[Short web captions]
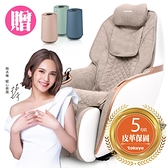 tokuyo Mini玩美椅PLUS按摩椅 TC-297(TC-296升級版) 類貓抓皮 贈伊萊克斯空氣清淨機_不挑色_隔月底寄出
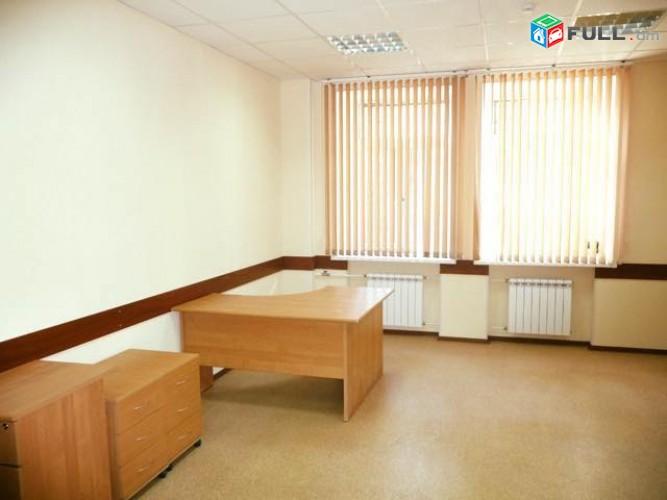 Կոմիտասի պողոտայի Բիզնես կենտրոնում տրվում է գրասենյակային տարածքներ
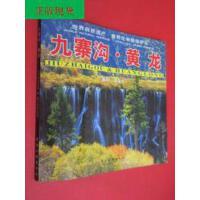 【二手旧书9成新】九寨沟 黄龙 /高屯子 中国旅游出版社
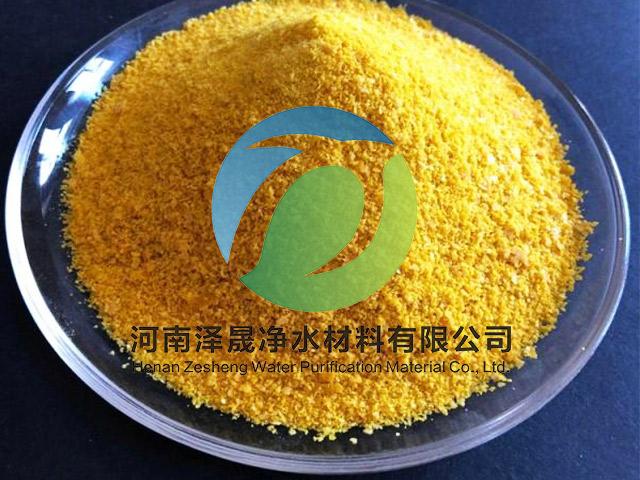 板框压滤式聚合氯化铝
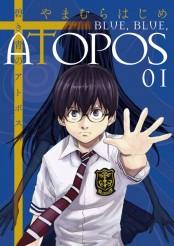 碧き青のアトポス 1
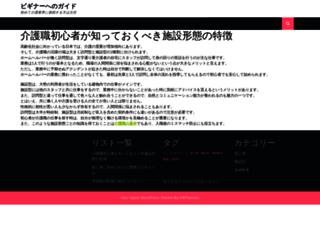info-trend.net screenshot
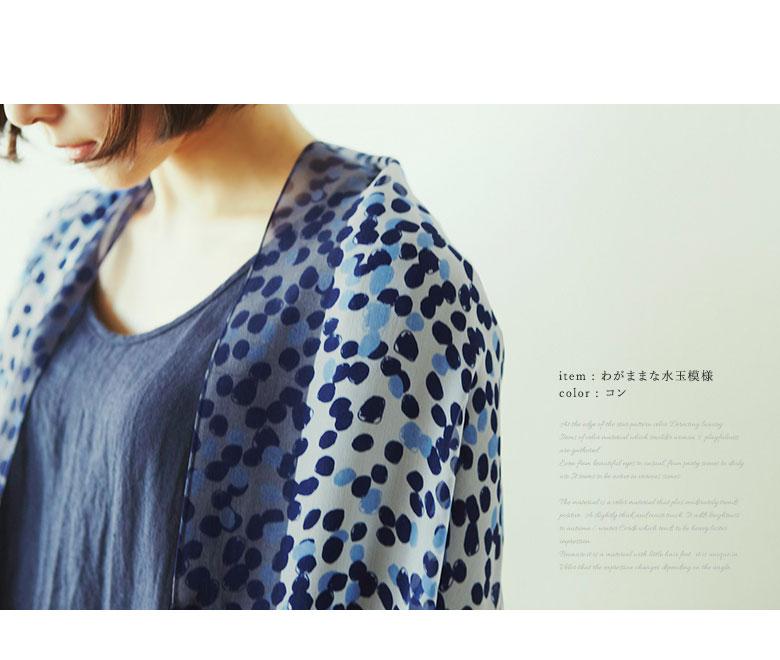 sakira 京都 サキラ さきら 手捺染(てなっせん)のストール コーディネートイメージ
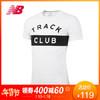 New Balance/NB 男款夏季短袖针织上衣运动休闲T恤 AMT81538 WT XL 119元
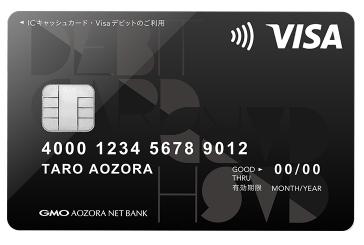 GMOあおぞらネット銀行Visaデビッド付キャッシュカードは口座に預けている残高から即時引き落としが可能で、世界中にあるVisaの加盟店で利用できます。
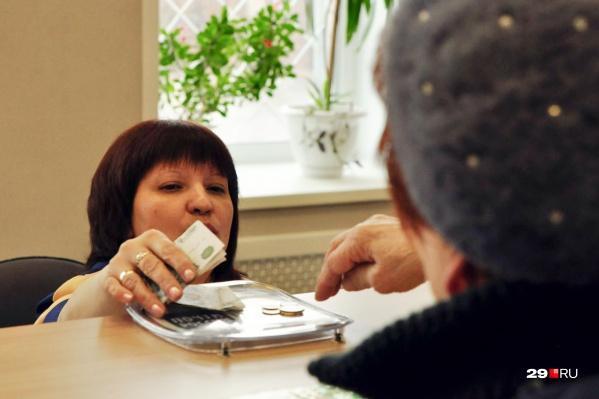 Пенсии с 1 февраля подрастут, но не существенно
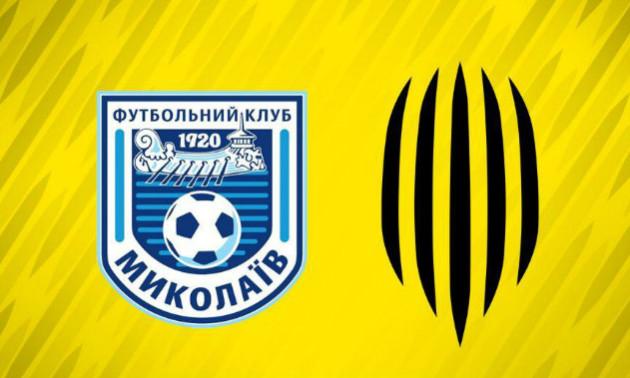 Рух не зміг перемогти Миколаїв у 21 турі Першої ліги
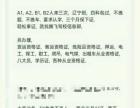 兰考县腾飞驾校信息部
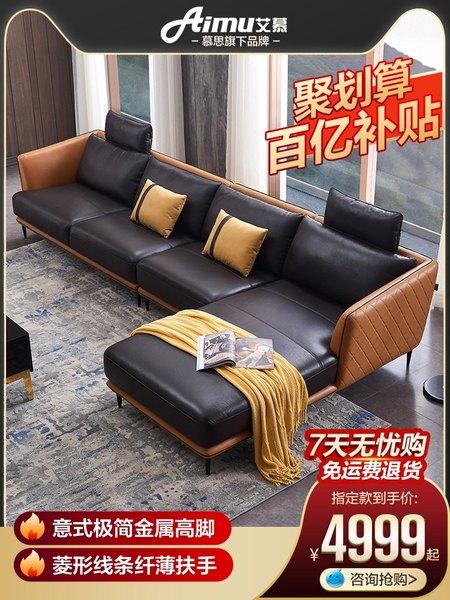 慕思沙发怎么样,通过三个使用看质量,真实分享
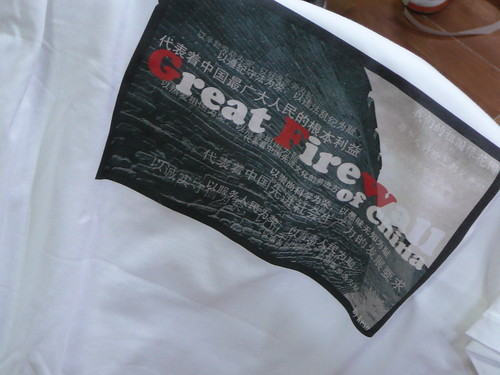 Gfw Tee 八荣八耻: by you.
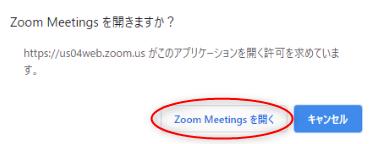 Zoom Meetingsを開きますか?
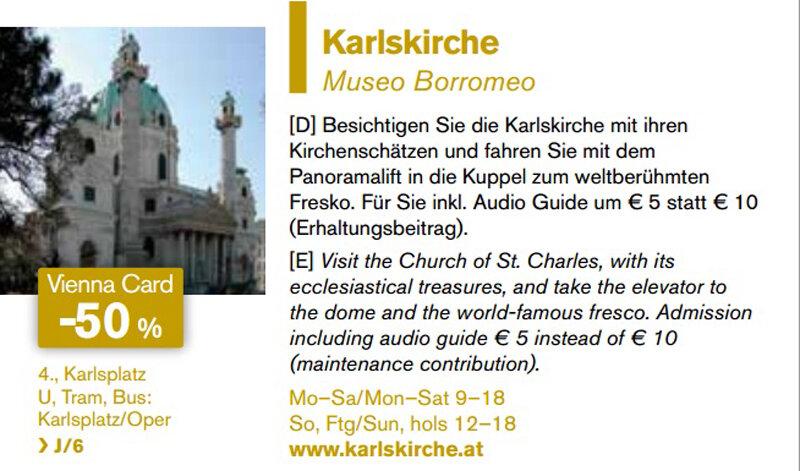Скидки по Венской карте. Karlskirche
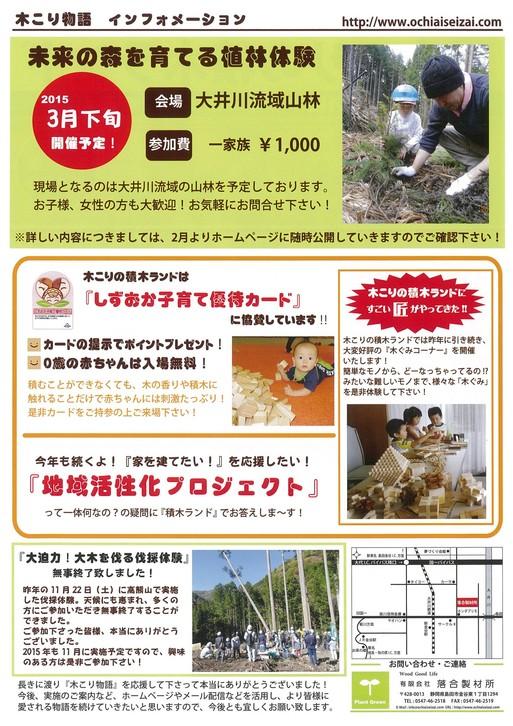 「木を植えよう・植林体験 」_c0069972_15432160.jpg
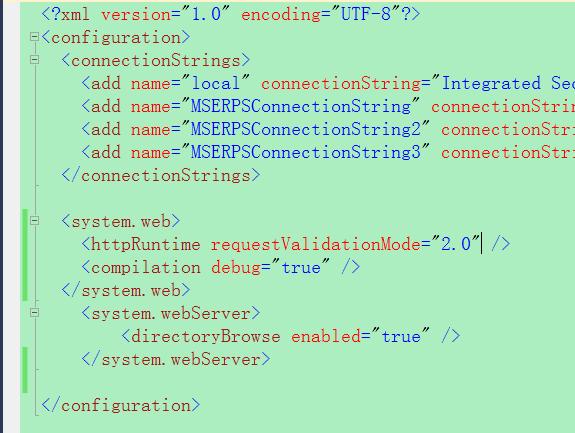 ASP NET网站配置问题图片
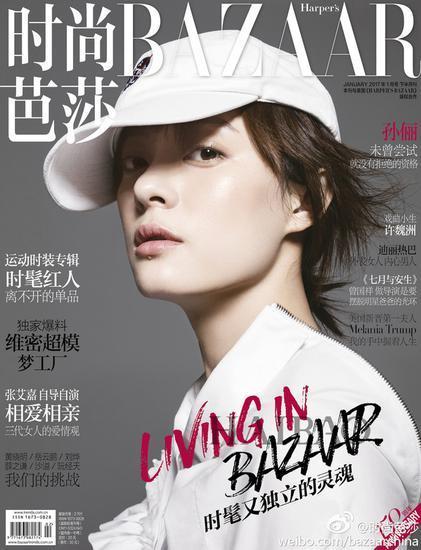 孙俪登杂志封面惹舔屏 辣妈牛奶肌这样养成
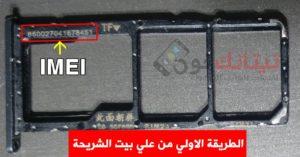 imei-Huawei-FRP-خدمة حذف Frp هواوي عن طريق سيرفر - Huawei Frp Key Server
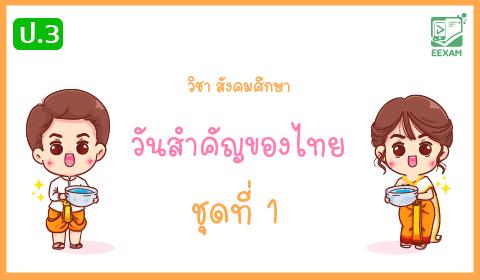 แนวข้อสอบสังคมศึกษา ศาสนาและวัฒนธรรม ป.3 เรื่อง วันสำคัญของไทย ชุดที่ 1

■ WHAT YOU WILL DO: The line with "孙俪登杂志封面惹舔屏 辣妈牛奶肌这样养成" ends the range, and the first line of the data begins it; repeat exactly those lines and nothing more, omitting pictures.

■ SOLUTION TO THIS PROBLEM:
 tokuyo Mini玩美椅PLUS按摩椅 TC-297(TC-296升級版) 類貓抓皮 贈伊萊克斯空氣清淨機_不挑色_隔月底寄出
 Կոմիտասի պողոտայի Բիզնես կենտրոնում տրվում է գրասենյակային տարածքներ
 【二手旧书9成新】九寨沟 黄龙 /高屯子 中国旅游出版社
 板框压滤式聚合氯化铝
 碧き青のアトポス 1
info-trend.net screenshot
 sakira 京都 サキラ さきら 手捺染(てなっせん)のストール コーディネートイメージ
 New Balance/NB 男款夏季短袖针织上衣运动休闲T恤 AMT81538 WT XL 119元
 GMOあおぞらネット銀行Visaデビッド付キャッシュカードは口座に預けている残高から即時引き落としが可能で、世界中にあるVisaの加盟店で利用できます。
 Пенсии с 1 февраля подрастут, но не существенно
 Рух не зміг перемогти Миколаїв у 21 турі Першої ліги
 兰考县腾飞驾校信息部
 慕思沙发怎么样,通过三个使用看质量,真实分享
 Gfw Tee 八荣八耻: by you.
 Zoom Meetingsを開きますか?
Скидки по Венской карте. Karlskirche
 「木を植えよう・植林体験 」_c0069972_15432160.jpg
 ASP NET网站配置问题图片
 孙俪登杂志封面惹舔屏 辣妈牛奶肌这样养成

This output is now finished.